Instructions to follow:
Starting with the line that contains "Master bedroom with", copy each line exactly through the end of the listing, and omit all pictures.

Available data:
○ ○ ○ ○ ○ ○ ○
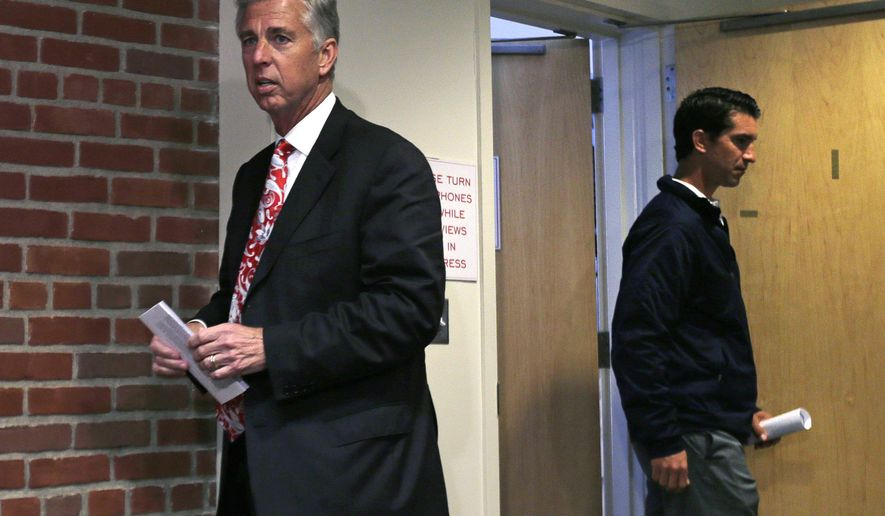 Boston Red Sox President of Baseball Operations Dave Dombrowski, left, arrives with Mike Hazen, the Red Sox general manager, for a baseball news conference at Fenway Park in Boston, Tuesday, Oct. 13, 2015. (AP Photo/Charles Krupa)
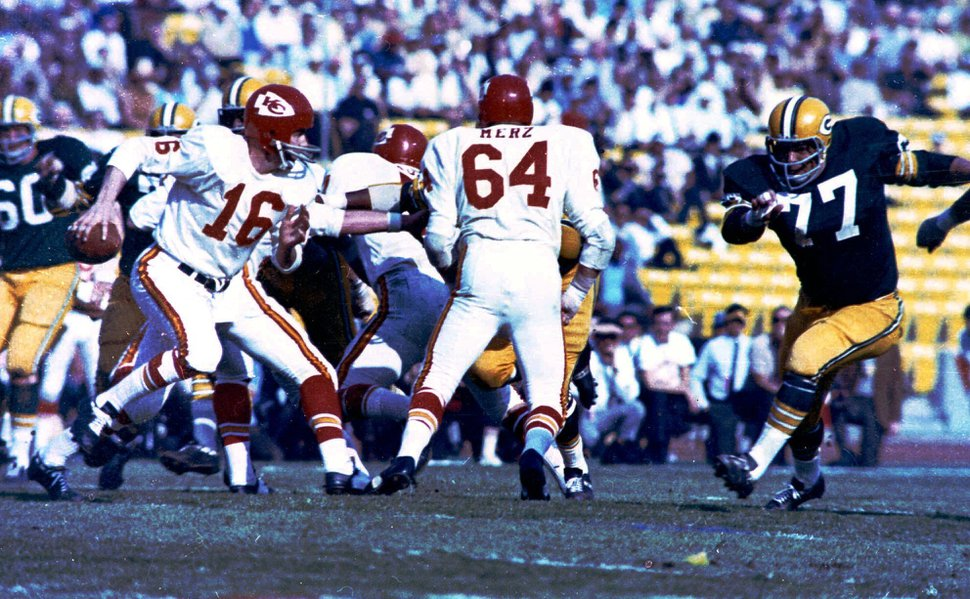 (AP Photo) In this Jan. 15, 1967, file photo, Kansas City Chiefs quarterback Len Dawson (16) looks for an opening against the Green Bay Packers during Super Bowl 1 in Los Angeles. The Packers defeated the Chiefs 35-21.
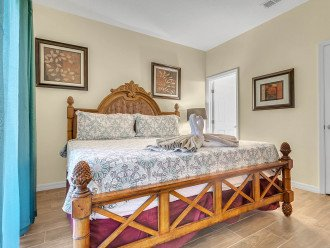 Master bedroom with king bed and inside bathroom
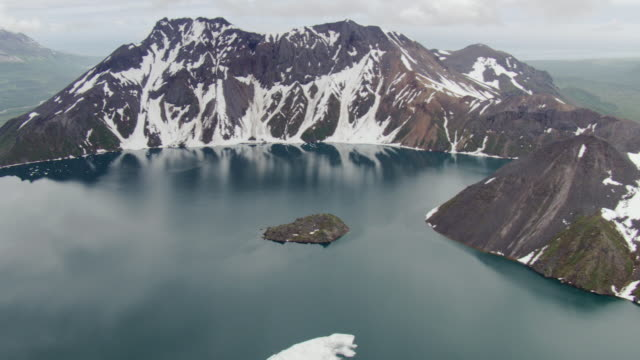 ws aerial view of flying over lake in kaguyak crater in katmai national park / alaska, united states - prehistoric era stock videos & royalty-free footage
○ ○ ○ ○ ○ ○ ○
Exercise result:
 Master bedroom with king bed and inside bathroom
 ws aerial view of flying over lake in kaguyak crater in katmai national park / alaska, united states - prehistoric era stock videos & royalty-free footage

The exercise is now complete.